Transit system future brightens, suddenly New sources of income found

February 02, 1993|By Anne Haddad | Anne Haddad,Staff Writer

It was almost as if someone waved a "magic wand" over Carroll Transit System, said board president Peggie Roland at a special meeting last night.

Since Wednesday, the agency's projected deficit of $70,000 turned into an expectation to end the fiscal year June 30 with a surplus of at least $10,000.

The board's meeting last night was scheduled the week before to decide whether the transportation agency should even stay in business.

With the new expectation of being in the black, the board voted to keep Carroll Transit going through June 30 and to review the situation again then.

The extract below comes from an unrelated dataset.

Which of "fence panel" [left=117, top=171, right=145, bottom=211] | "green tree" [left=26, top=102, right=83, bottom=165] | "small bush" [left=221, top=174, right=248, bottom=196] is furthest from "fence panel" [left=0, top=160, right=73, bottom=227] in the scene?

The "magic wand" was a combination of new sources of income, a contract with the county -- signed as late as yesterday afternoon -- and a commitment from the commissioners for help with any unexpected problems, such as a breakdown of a van, said Ms. Roland and Executive Director Linda Boyer.

But Ms. Boyer said Carroll Transit will need other major changes in the long term, including increases in fares and in payments from the county and state.

One of the biggest changes came this week when the county and state health departments provided more money for Carroll Transit to take medical assistance clients to doctor appointments. The Carroll County Health Department is providing an additional $65,188, and the state is providing more per ride for transporting some clients in wheelchairs.

Ms. Boyer said that because many of those clients will be riding vans that would have been running anyway, it will mean more income with little more expense.

Also, the county came through with more support and a safety net.

The county and Carroll Transit have had an implied contract for the private, nonprofit agency to provide reduced-price tickets for senior centers, handicapped people and low-income people.

Yesterday afternoon, Carroll Transit officials signed their names to the contract for $289,000 to provide that transportation. Out of that money, the county will deduct for county mechanics to maintain the fleet at $25 an hour, and for the gasoline the vans draw from county tanks, Ms. Boyer said.

The maintenance agreement will save Carroll Transit about $15,000 annually, she said.

In addition, county and agency officials are exploring how to allow Carroll Transit to purchase gas after-hours for some vans at a cheaper rate.